All of lore.kernel.org
 help / color / mirror / Atom feed
From: Oren Laadan <orenl-eQaUEPhvms7ENvBUuze7eA@public.gmane.org>
To: Louis.Rilling-aw0BnHfMbSpBDgjK7y7TUQ@public.gmane.org
Cc: Linux Containers
	<containers-cunTk1MwBs9QetFLy7KEm3xJsTq8ys+cHZ5vskTnxNA@public.gmane.org>
Subject: Re: [RFC][PATCH 2/2] CR: handle a single task with private memory maps
Date: Thu, 31 Jul 2008 10:44:47 -0400	[thread overview]
Message-ID: <4891CFDF.8060108@cs.columbia.edu> (raw)
In-Reply-To: <20080731140844.GE22403-Hu8+6S1rdjywhHL9vcZdMVaTQe2KTcn/@public.gmane.org>



Louis Rilling wrote:
> On Wed, Jul 30, 2008 at 02:27:52PM -0400, Oren Laadan wrote:
>>
>> Louis Rilling wrote:
>>>> +/**
>>>> + * cr_vma_fill_pgarr - fill a page-array with addr/page tuples for a vma
>>>> + * @ctx - checkpoint context
>>>> + * @pgarr - page-array to fill
>>>> + * @vma - vma to scan
>>>> + * @start - start address (updated)
>>>> + */
>>>> +static int cr_vma_fill_pgarr(struct cr_ctx *ctx, struct cr_pgarr *pgarr,
>>>> +			     struct vm_area_struct *vma, unsigned long *start)
>>>> +{
>>>> +	unsigned long end = vma->vm_end;
>>>> +	unsigned long addr = *start;
>>>> +	struct page **pagep;
>>>> +	unsigned long *addrp;
>>>> +	int cow, nr, ret = 0;
>>>> +
>>>> +	nr = pgarr->nleft;
>>>> +	pagep = &pgarr->pages[pgarr->nused];
>>>> +	addrp = &pgarr->addrs[pgarr->nused];
>>>> +	cow = !!vma->vm_file;
>>>> +
>>>> +	while (addr < end) {
>>>> +		struct page *page;
>>>> +
>>>> +		/* simplified version of get_user_pages(): already have vma,
>>>> +		* only need FOLL_TOUCH, and (for now) ignore fault stats */
>>>> +
>>>> +		cond_resched();
>>>> +		while (!(page = follow_page(vma, addr, FOLL_TOUCH))) {
>>>> +			ret = handle_mm_fault(vma->vm_mm, vma, addr, 0);
>>>> +			if (ret & VM_FAULT_ERROR) {
>>>> +				if (ret & VM_FAULT_OOM)
>>>> +					ret = -ENOMEM;
>>>> +				else if (ret & VM_FAULT_SIGBUS)
>>>> +					ret = -EFAULT;
>>>> +				else
>>>> +					BUG();
>>>> +				break;
>>>> +			}
>>>> +			cond_resched();
>>>> +		}
>>> I guess that 'ret' should be checked somewhere after this loop.
>> yes; this is where a "break(2)" construct in C would come handy :)
> 
> Alternatively, putting the inner loop in a separate function often helps to
> handle errors in a cleaner way.

Also true.

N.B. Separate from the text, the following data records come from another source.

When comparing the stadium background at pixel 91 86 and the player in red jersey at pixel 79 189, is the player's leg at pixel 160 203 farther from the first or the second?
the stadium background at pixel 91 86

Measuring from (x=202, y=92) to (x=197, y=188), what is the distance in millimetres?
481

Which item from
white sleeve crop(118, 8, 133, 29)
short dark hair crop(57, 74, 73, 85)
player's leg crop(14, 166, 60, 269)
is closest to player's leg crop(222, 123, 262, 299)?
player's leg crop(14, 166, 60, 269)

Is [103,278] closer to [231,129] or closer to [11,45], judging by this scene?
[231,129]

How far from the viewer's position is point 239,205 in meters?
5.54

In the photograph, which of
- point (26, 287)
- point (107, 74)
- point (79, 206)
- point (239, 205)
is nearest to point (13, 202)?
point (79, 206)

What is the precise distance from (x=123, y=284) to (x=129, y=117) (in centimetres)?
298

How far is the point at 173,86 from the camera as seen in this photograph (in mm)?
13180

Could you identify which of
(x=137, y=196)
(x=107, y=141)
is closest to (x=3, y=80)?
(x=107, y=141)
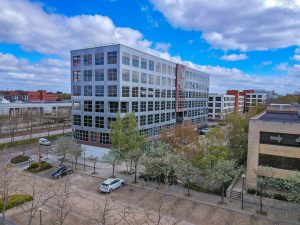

I opted to keep it that way to keep the code as similar as
possible to get_user_pages().

Note that the logic can be optimized by, instead of traversing the page
table once for each page, we could aggregate a few pages in each round.
I wanted to keep the code simple.

> 
>>>> +
>>>> +		if (IS_ERR(page)) {
>>>> +			ret = PTR_ERR(page);
>>>> +			break;
>>>> +		}
>>>> +
>>>> +		if (page == ZERO_PAGE(0))
>>>> +			page = NULL;	/* zero page: ignore */
>>>> +		else if (cow && page_mapping(page) != NULL)
>>>> +			page = NULL;	/* clean cow: ignore */
>>>> +		else {
>>>> +			get_page(page);
>>>> +			*(addrp++) = addr;
>>>> +			*(pagep++) = page;
>>>> +			if (--nr == 0) {
>>>> +				addr += PAGE_SIZE;
>>>> +				break;
>>>> +			}
>>>> +		}
>>>> +
>>>> +		addr += PAGE_SIZE;
>>>> +	}
>>>> +
>>>> +	if (unlikely(ret < 0)) {
>>>> +		nr = pgarr->nleft - nr;
>>>> +		while (nr--)
>>>> +			page_cache_release(*(--pagep));
>>>> +		return ret;
>>>> +	}
>>>> +
>>>> +	*start = addr;
>>>> +	return (pgarr->nleft - nr);
>>>> +}
>>>> +
> 
> 
>>>> +int cr_write_mm(struct cr_ctx *ctx, struct task_struct *t)
>>>> +{
>>>> +	struct cr_hdr h;
>>>> +	struct cr_hdr_mm *hh = ctx->tbuf;
>>>> +	struct mm_struct *mm;
>>>> +	struct vm_area_struct *vma;
>>>> +	int ret;
>>>> +
>>>> +	h.type = CR_HDR_MM;
>>>> +	h.len = sizeof(*hh);
>>>> +	h.id = ctx->pid;
>>>> +
>>>> +	mm = get_task_mm(t);
>>>> +
>>>> +	hh->tag = 1;	/* non-zero will mean first time encounter */
>>>> +
>>>> +	hh->start_code = mm->start_code;
>>>> +	hh->end_code = mm->end_code;
>>>> +	hh->start_data = mm->start_data;
>>>> +	hh->end_data = mm->end_data;
>>>> +	hh->start_brk = mm->start_brk;
>>>> +	hh->brk = mm->brk;
>>>> +	hh->start_stack = mm->start_stack;
>>>> +	hh->arg_start = mm->arg_start;
>>>> +	hh->arg_end = mm->arg_end;
>>>> +	hh->env_start = mm->env_start;
>>>> +	hh->env_end = mm->env_end;
>>>> +
>>>> +	hh->map_count = mm->map_count;
>>> Some fields above should also be protected with mmap_sem, like ->brk,
>>> ->map_count, and possibly others (I'm not a memory expert though).
>> true; keep in mind, though, that the container will be frozen during
>> this time, so nothing should change at all. The only exception would
>> be if, for instance, someone is killing the container while we save
>> its state.
> 
> Sure. So you think that taking mm->mmap_sem below is useless? I tend to believe
> so, since no other task should share this mm_struct at this time, and we could
> state that ptrace should not interfere during restart. However, I'm never
> confident when ptrace considerations come in...

Not quite.

Probing the value of mm->brk is always safe, although it may turn out to
yield incorrect value. Traversing the vma's isn't safe, because - if for
instance the target task dies in the middle, it may alter the vma list.
So the mmap_sem protects against the latter.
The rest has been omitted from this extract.